The High Desert – Bend, Oregon

posted in: Family and Friends | 1

May 3

We all had a slow easy morning and then off we headed to the High Desert Museum, also in Bend, Oregon.

The High Desert Museum integrates wildlife, history and art into one amazing location to promote an understanding of the natural and cultural heritage of North America’s high desert country.  The museum has more than 100,000 square feet of exhibit space and sits on 135 acres of outdoor forest and exhibits. The many historical exhibits span the history of the region – covered wagons, homesteaders, gold rush, fur trappers, mining, and a significant part of the museum is dedicated to Native American culture and history. 

What is a “high desert” ? Most of us easterners think of Oregon and the Pacific Northwest as a rainy place, but, in fact, Bend has an average annual rainfall of only 12 – 15 inches. Most of Central Oregon is actually considered “high desert” named for its high elevation, sitting at 4,000 feet above sea level and higher. 

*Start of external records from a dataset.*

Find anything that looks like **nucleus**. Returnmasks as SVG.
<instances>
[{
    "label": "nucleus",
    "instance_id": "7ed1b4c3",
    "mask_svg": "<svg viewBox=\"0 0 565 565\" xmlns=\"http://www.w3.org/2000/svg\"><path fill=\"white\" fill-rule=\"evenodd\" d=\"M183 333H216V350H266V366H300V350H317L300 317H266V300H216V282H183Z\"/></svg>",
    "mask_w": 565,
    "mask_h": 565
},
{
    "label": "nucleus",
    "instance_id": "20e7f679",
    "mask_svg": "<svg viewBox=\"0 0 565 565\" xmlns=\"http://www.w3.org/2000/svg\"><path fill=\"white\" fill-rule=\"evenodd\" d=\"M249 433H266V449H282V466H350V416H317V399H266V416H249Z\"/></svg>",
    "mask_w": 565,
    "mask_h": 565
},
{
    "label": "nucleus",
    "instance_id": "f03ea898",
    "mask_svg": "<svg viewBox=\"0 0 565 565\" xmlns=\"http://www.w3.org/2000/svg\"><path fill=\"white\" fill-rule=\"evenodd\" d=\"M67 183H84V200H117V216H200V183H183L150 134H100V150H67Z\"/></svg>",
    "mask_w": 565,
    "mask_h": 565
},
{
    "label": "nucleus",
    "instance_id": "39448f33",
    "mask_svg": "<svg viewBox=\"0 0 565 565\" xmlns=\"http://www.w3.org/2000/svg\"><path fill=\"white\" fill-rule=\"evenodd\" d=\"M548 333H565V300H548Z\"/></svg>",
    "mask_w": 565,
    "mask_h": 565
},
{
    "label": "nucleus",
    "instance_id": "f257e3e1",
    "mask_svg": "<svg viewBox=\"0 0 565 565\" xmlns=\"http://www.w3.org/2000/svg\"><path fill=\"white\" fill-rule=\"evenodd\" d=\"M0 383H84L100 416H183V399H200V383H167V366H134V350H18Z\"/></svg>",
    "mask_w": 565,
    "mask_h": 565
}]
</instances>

There were so many exhibits, all of them thoughtful and well-executed. The following are just a few of the photographs.

Making the trek westward. I cannot imagine daring to make this trip.
This “Blanket Stories” exhibit might be my favorite. A textile based sculpture, each blanket has a story written by the original owner on a paper tag. The sculpture was so tall I could not fit it all in the photo.
A very small piece of the many Native American exhibits. The museum has been revising these exhibits to be more accurate and authentic.

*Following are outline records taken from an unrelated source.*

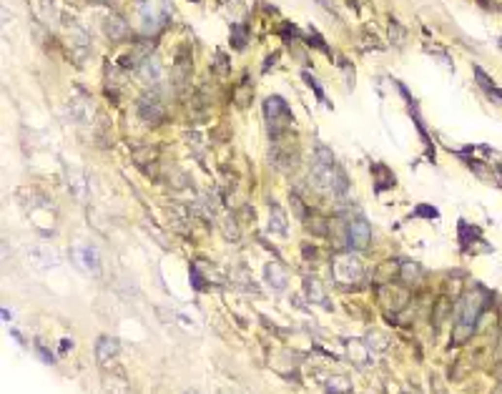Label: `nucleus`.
I'll return each mask as SVG.
<instances>
[{
    "mask_svg": "<svg viewBox=\"0 0 502 394\" xmlns=\"http://www.w3.org/2000/svg\"><path fill=\"white\" fill-rule=\"evenodd\" d=\"M28 256H31L33 266H38V269H55L61 264V256H58V251L50 249V246H31V249H28Z\"/></svg>",
    "mask_w": 502,
    "mask_h": 394,
    "instance_id": "6",
    "label": "nucleus"
},
{
    "mask_svg": "<svg viewBox=\"0 0 502 394\" xmlns=\"http://www.w3.org/2000/svg\"><path fill=\"white\" fill-rule=\"evenodd\" d=\"M492 394H502V382H500V384H497V389H495V392H492Z\"/></svg>",
    "mask_w": 502,
    "mask_h": 394,
    "instance_id": "23",
    "label": "nucleus"
},
{
    "mask_svg": "<svg viewBox=\"0 0 502 394\" xmlns=\"http://www.w3.org/2000/svg\"><path fill=\"white\" fill-rule=\"evenodd\" d=\"M482 314V299L469 294L462 299L460 304V314H457V322L452 327V339L454 344H462L472 337V331H475V324H477V316Z\"/></svg>",
    "mask_w": 502,
    "mask_h": 394,
    "instance_id": "1",
    "label": "nucleus"
},
{
    "mask_svg": "<svg viewBox=\"0 0 502 394\" xmlns=\"http://www.w3.org/2000/svg\"><path fill=\"white\" fill-rule=\"evenodd\" d=\"M269 229L274 231V233H286V216H284V211H282V206H271V216H269Z\"/></svg>",
    "mask_w": 502,
    "mask_h": 394,
    "instance_id": "12",
    "label": "nucleus"
},
{
    "mask_svg": "<svg viewBox=\"0 0 502 394\" xmlns=\"http://www.w3.org/2000/svg\"><path fill=\"white\" fill-rule=\"evenodd\" d=\"M3 316H5V322H13V312H8L5 306H3Z\"/></svg>",
    "mask_w": 502,
    "mask_h": 394,
    "instance_id": "22",
    "label": "nucleus"
},
{
    "mask_svg": "<svg viewBox=\"0 0 502 394\" xmlns=\"http://www.w3.org/2000/svg\"><path fill=\"white\" fill-rule=\"evenodd\" d=\"M96 3H108V0H96Z\"/></svg>",
    "mask_w": 502,
    "mask_h": 394,
    "instance_id": "25",
    "label": "nucleus"
},
{
    "mask_svg": "<svg viewBox=\"0 0 502 394\" xmlns=\"http://www.w3.org/2000/svg\"><path fill=\"white\" fill-rule=\"evenodd\" d=\"M164 16H166V13H161V10L153 5V0H143V3H141V23H143V31H146V33H153L156 28L166 20Z\"/></svg>",
    "mask_w": 502,
    "mask_h": 394,
    "instance_id": "7",
    "label": "nucleus"
},
{
    "mask_svg": "<svg viewBox=\"0 0 502 394\" xmlns=\"http://www.w3.org/2000/svg\"><path fill=\"white\" fill-rule=\"evenodd\" d=\"M231 33H234V48H244L246 46V28L244 25H234L231 28Z\"/></svg>",
    "mask_w": 502,
    "mask_h": 394,
    "instance_id": "18",
    "label": "nucleus"
},
{
    "mask_svg": "<svg viewBox=\"0 0 502 394\" xmlns=\"http://www.w3.org/2000/svg\"><path fill=\"white\" fill-rule=\"evenodd\" d=\"M141 76H143L146 81H153V83H156V81L161 78V63L156 61V58L149 55V58L143 61V66H141Z\"/></svg>",
    "mask_w": 502,
    "mask_h": 394,
    "instance_id": "13",
    "label": "nucleus"
},
{
    "mask_svg": "<svg viewBox=\"0 0 502 394\" xmlns=\"http://www.w3.org/2000/svg\"><path fill=\"white\" fill-rule=\"evenodd\" d=\"M369 239H372V229H369V224L364 221V218H354V221H349V226H347V244H349V249H364V246L369 244Z\"/></svg>",
    "mask_w": 502,
    "mask_h": 394,
    "instance_id": "4",
    "label": "nucleus"
},
{
    "mask_svg": "<svg viewBox=\"0 0 502 394\" xmlns=\"http://www.w3.org/2000/svg\"><path fill=\"white\" fill-rule=\"evenodd\" d=\"M304 81H306V85H309V88H314V93H317V98L321 100V103H327V98H324V91H321V85L314 81V76H312V73H309V70H304Z\"/></svg>",
    "mask_w": 502,
    "mask_h": 394,
    "instance_id": "17",
    "label": "nucleus"
},
{
    "mask_svg": "<svg viewBox=\"0 0 502 394\" xmlns=\"http://www.w3.org/2000/svg\"><path fill=\"white\" fill-rule=\"evenodd\" d=\"M332 271H334V279L342 281V284H357L362 279V261L351 254H342L332 261Z\"/></svg>",
    "mask_w": 502,
    "mask_h": 394,
    "instance_id": "2",
    "label": "nucleus"
},
{
    "mask_svg": "<svg viewBox=\"0 0 502 394\" xmlns=\"http://www.w3.org/2000/svg\"><path fill=\"white\" fill-rule=\"evenodd\" d=\"M309 43H314V46H317L319 50H329V48H327V43H324V40L319 38V33H314V31H309Z\"/></svg>",
    "mask_w": 502,
    "mask_h": 394,
    "instance_id": "20",
    "label": "nucleus"
},
{
    "mask_svg": "<svg viewBox=\"0 0 502 394\" xmlns=\"http://www.w3.org/2000/svg\"><path fill=\"white\" fill-rule=\"evenodd\" d=\"M267 284L274 289V291H284L286 289V269L282 264H276V261H271V264H267Z\"/></svg>",
    "mask_w": 502,
    "mask_h": 394,
    "instance_id": "9",
    "label": "nucleus"
},
{
    "mask_svg": "<svg viewBox=\"0 0 502 394\" xmlns=\"http://www.w3.org/2000/svg\"><path fill=\"white\" fill-rule=\"evenodd\" d=\"M35 352L43 357V361H46V364H53V361H55V359H53V354L46 349V344H43V342H35Z\"/></svg>",
    "mask_w": 502,
    "mask_h": 394,
    "instance_id": "19",
    "label": "nucleus"
},
{
    "mask_svg": "<svg viewBox=\"0 0 502 394\" xmlns=\"http://www.w3.org/2000/svg\"><path fill=\"white\" fill-rule=\"evenodd\" d=\"M73 261L88 274H96L98 266H100V259H98V251H96V246L91 244H81L73 249Z\"/></svg>",
    "mask_w": 502,
    "mask_h": 394,
    "instance_id": "5",
    "label": "nucleus"
},
{
    "mask_svg": "<svg viewBox=\"0 0 502 394\" xmlns=\"http://www.w3.org/2000/svg\"><path fill=\"white\" fill-rule=\"evenodd\" d=\"M351 387H349V382L344 377H332L329 382H327V392L329 394H344V392H349Z\"/></svg>",
    "mask_w": 502,
    "mask_h": 394,
    "instance_id": "15",
    "label": "nucleus"
},
{
    "mask_svg": "<svg viewBox=\"0 0 502 394\" xmlns=\"http://www.w3.org/2000/svg\"><path fill=\"white\" fill-rule=\"evenodd\" d=\"M138 113H141V118H146V121H151V115H153V118H158V115H161L158 98H156V96H146V98L141 100V106H138Z\"/></svg>",
    "mask_w": 502,
    "mask_h": 394,
    "instance_id": "11",
    "label": "nucleus"
},
{
    "mask_svg": "<svg viewBox=\"0 0 502 394\" xmlns=\"http://www.w3.org/2000/svg\"><path fill=\"white\" fill-rule=\"evenodd\" d=\"M402 279L404 281H417L419 279V266L409 264V261H402Z\"/></svg>",
    "mask_w": 502,
    "mask_h": 394,
    "instance_id": "16",
    "label": "nucleus"
},
{
    "mask_svg": "<svg viewBox=\"0 0 502 394\" xmlns=\"http://www.w3.org/2000/svg\"><path fill=\"white\" fill-rule=\"evenodd\" d=\"M118 354V339L116 337H98L96 342V359L98 364H108Z\"/></svg>",
    "mask_w": 502,
    "mask_h": 394,
    "instance_id": "8",
    "label": "nucleus"
},
{
    "mask_svg": "<svg viewBox=\"0 0 502 394\" xmlns=\"http://www.w3.org/2000/svg\"><path fill=\"white\" fill-rule=\"evenodd\" d=\"M264 111H267V118H269V126L274 133L282 131V126H289L291 123V108L286 106V100L282 96H269L267 103H264Z\"/></svg>",
    "mask_w": 502,
    "mask_h": 394,
    "instance_id": "3",
    "label": "nucleus"
},
{
    "mask_svg": "<svg viewBox=\"0 0 502 394\" xmlns=\"http://www.w3.org/2000/svg\"><path fill=\"white\" fill-rule=\"evenodd\" d=\"M417 213H427V216H432V218H437L439 213H437V209H430V206H419L417 209Z\"/></svg>",
    "mask_w": 502,
    "mask_h": 394,
    "instance_id": "21",
    "label": "nucleus"
},
{
    "mask_svg": "<svg viewBox=\"0 0 502 394\" xmlns=\"http://www.w3.org/2000/svg\"><path fill=\"white\" fill-rule=\"evenodd\" d=\"M106 31H108L111 38L121 40V38H126V33H128V25H126L123 18H111V20L106 23Z\"/></svg>",
    "mask_w": 502,
    "mask_h": 394,
    "instance_id": "14",
    "label": "nucleus"
},
{
    "mask_svg": "<svg viewBox=\"0 0 502 394\" xmlns=\"http://www.w3.org/2000/svg\"><path fill=\"white\" fill-rule=\"evenodd\" d=\"M184 394H199V392H196V389H186Z\"/></svg>",
    "mask_w": 502,
    "mask_h": 394,
    "instance_id": "24",
    "label": "nucleus"
},
{
    "mask_svg": "<svg viewBox=\"0 0 502 394\" xmlns=\"http://www.w3.org/2000/svg\"><path fill=\"white\" fill-rule=\"evenodd\" d=\"M304 286H306V294H309V301H314V304H321L324 309H329V301H327V294H324V289L321 284L314 279V276H309V279H304Z\"/></svg>",
    "mask_w": 502,
    "mask_h": 394,
    "instance_id": "10",
    "label": "nucleus"
}]
</instances>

Outside the museum were paths that wound through the majestic Ponderosa Pines, standing so straight and so tall, they were just amazing to see.

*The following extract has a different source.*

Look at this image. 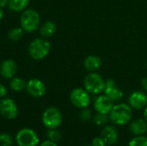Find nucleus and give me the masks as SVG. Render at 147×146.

The homestead exhibit, complete with an outhouse.
Tim and Al investigate this early RV, perhaps an ancestor of the Airstream?
You have to love a museum with a sense of humor.
North American River Otters – Brook, Pitch and Wesley. They were fun to watch and learn about. As rescued domesticated creatures, they can not be re-released into the wild so they will remain at the museum along with a fox, turtle, porcupine and some birds.

Next on the day’s agenda was….. wait for it……. another Bend brewery! Brewery #3 – Crux Fermentation Project. Wednesdays are pretty quiet so we had the place to ourselves and sat outside to absorb the panoramic views.

What a view. Three Sisters and Broken Top. (I think.)
These Ponderosa Pines are truly amazing. So straight, so tall.
A choice of three food trucks. We went with El Sancho for the tacos.
Lots of smiles all around.
Al decided to try a non-alcoholic beer, too. Here’s to you, Don! 😉😁

I know everyone is waiting to see if there is any ice cream on our western adventure. Of course there is! Well, it wasn’t ice cream, this time it was gelato. We stopped at Bonta right in Bend, of course. Jeff and Juli Labhart returned from a year-long trip around the world and began making handcrafted artisanal gelato using the best ingredients from the Oregon countryside.

The flavors are unusual. Among the four of us, on two visits, we tried salted chocolate, roasted strawberry and honey, marionberry crumble, and stracciatella. No one was disappointed.

A day filled with nature, history, beer and ice cream. What more could you ask for?

  1. Susie Marshall

    Sounds like an amazing trip so far. I alway love reading your posts. I lived close to Bend for three years when I was just starting school. In fact I went to a one room school house in the desert for two years. That really makes me sound old.